MATERIAL FOR THE TASK Block Start

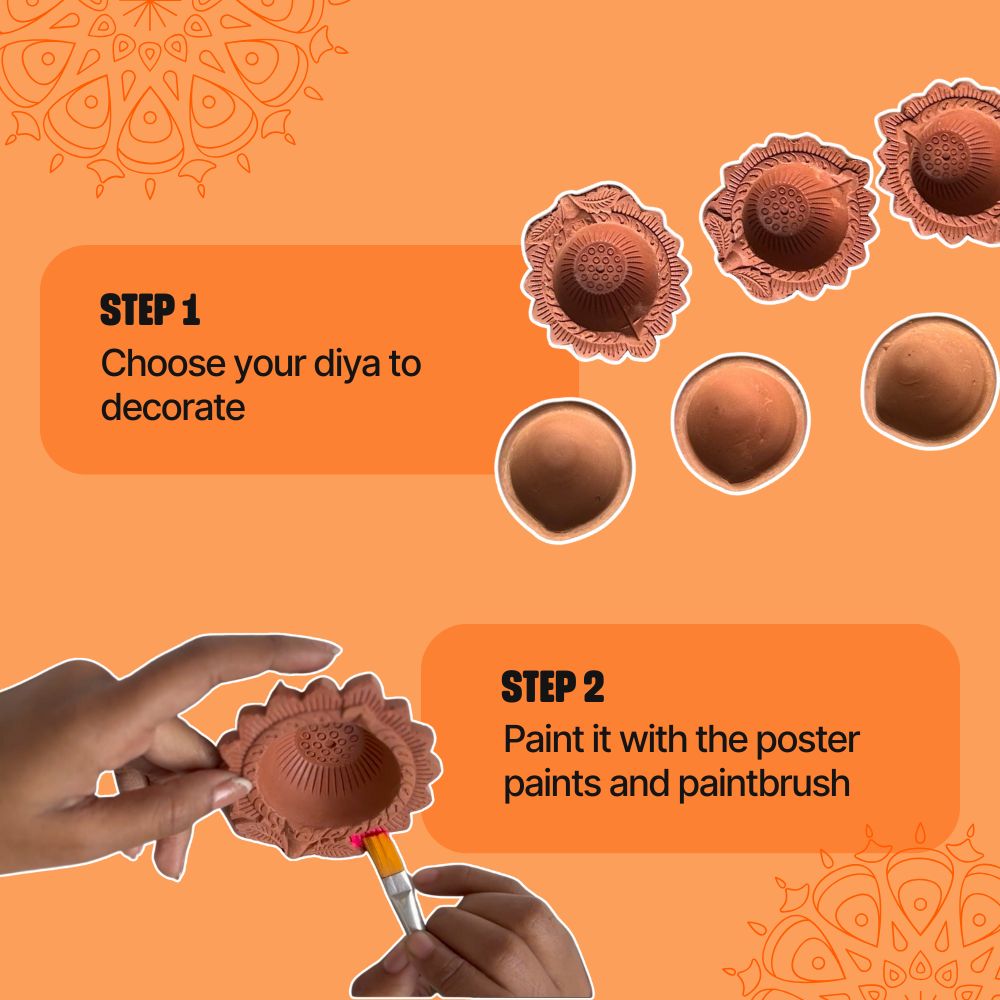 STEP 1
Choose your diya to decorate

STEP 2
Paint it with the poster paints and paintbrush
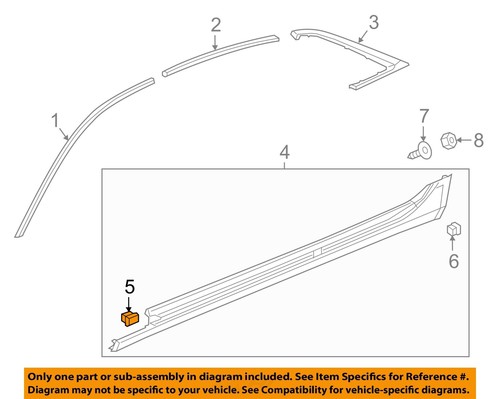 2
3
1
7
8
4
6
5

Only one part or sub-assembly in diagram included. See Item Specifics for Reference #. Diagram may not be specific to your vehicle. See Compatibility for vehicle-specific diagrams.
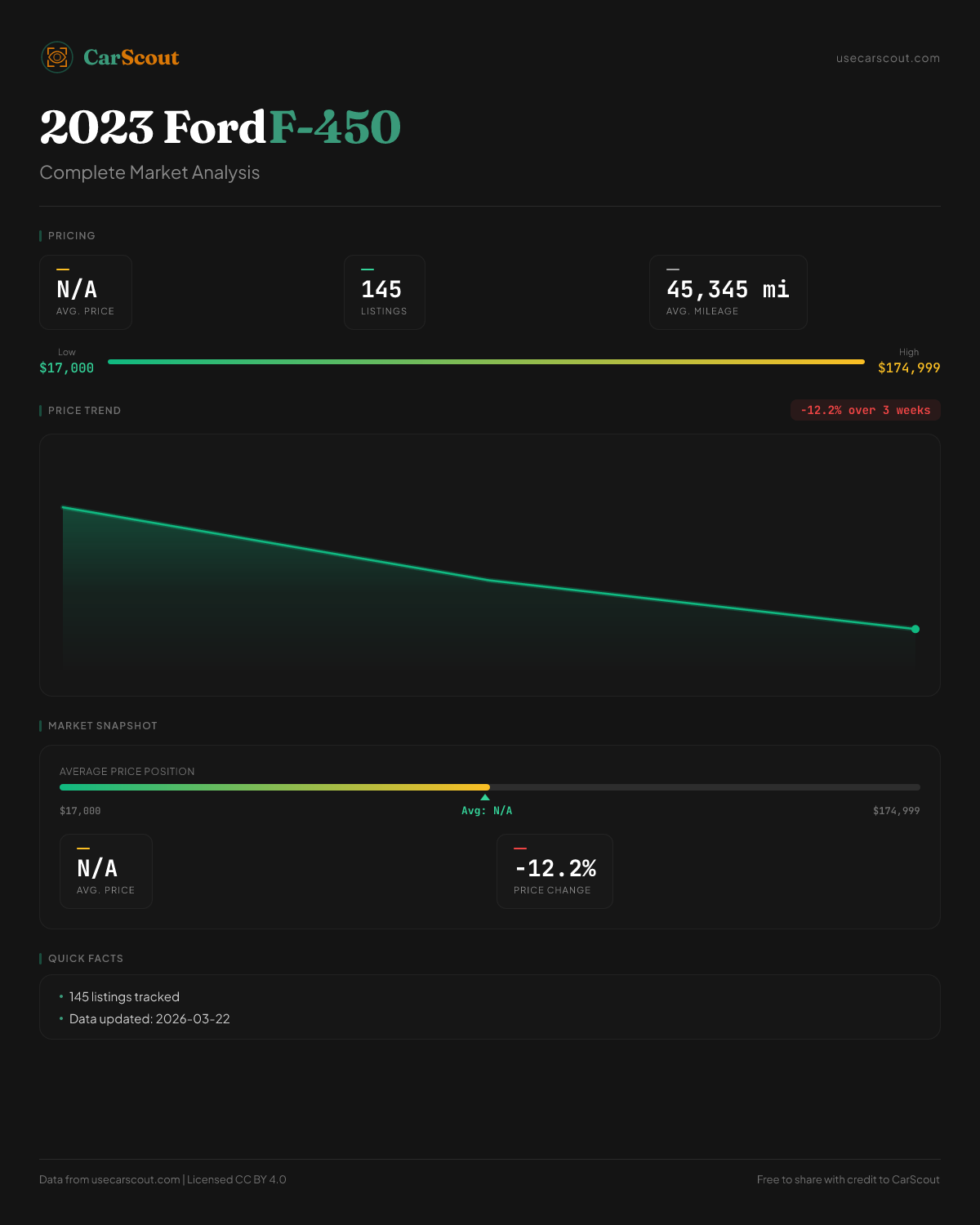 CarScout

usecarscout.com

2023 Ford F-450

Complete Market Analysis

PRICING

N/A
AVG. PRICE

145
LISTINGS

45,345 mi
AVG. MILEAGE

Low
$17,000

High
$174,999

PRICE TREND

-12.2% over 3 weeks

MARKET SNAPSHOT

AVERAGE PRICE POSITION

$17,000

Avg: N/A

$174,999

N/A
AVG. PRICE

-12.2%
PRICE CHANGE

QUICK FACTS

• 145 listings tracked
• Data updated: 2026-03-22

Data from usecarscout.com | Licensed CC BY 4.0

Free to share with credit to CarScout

MATERIAL FOR THE TASK Block End
MATERIAL FOR THE TASK Block Start

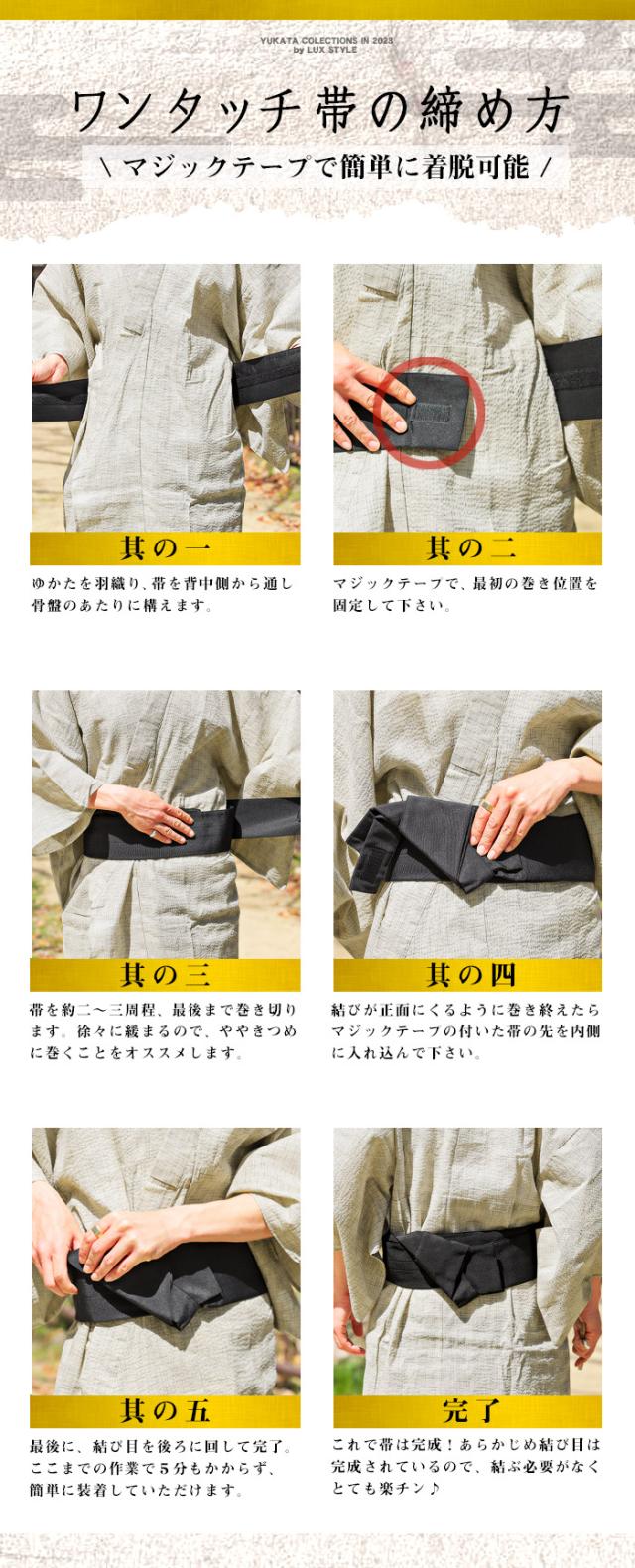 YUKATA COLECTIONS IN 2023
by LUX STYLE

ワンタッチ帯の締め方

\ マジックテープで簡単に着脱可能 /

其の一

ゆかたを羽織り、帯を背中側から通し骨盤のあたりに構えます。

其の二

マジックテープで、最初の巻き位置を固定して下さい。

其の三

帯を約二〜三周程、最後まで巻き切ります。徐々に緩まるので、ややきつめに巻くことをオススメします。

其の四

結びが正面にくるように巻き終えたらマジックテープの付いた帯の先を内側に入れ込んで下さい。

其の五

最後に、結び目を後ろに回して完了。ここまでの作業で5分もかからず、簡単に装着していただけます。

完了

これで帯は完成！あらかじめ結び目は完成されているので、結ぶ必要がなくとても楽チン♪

MATERIAL FOR THE TASK Block End

* **WHAT IS BEING ASKED**: Among the records above, only the lines between the line holding "MARKET SNAPSHOT" and the line holding "Free to share with credit to CarScout", inclusive, are to be output, exactly as written.

* **EXPECTED OUTPUT**:
MARKET SNAPSHOT

AVERAGE PRICE POSITION

$17,000

Avg: N/A

$174,999

N/A
AVG. PRICE

-12.2%
PRICE CHANGE

QUICK FACTS

• 145 listings tracked
• Data updated: 2026-03-22

Data from usecarscout.com | Licensed CC BY 4.0

Free to share with credit to CarScout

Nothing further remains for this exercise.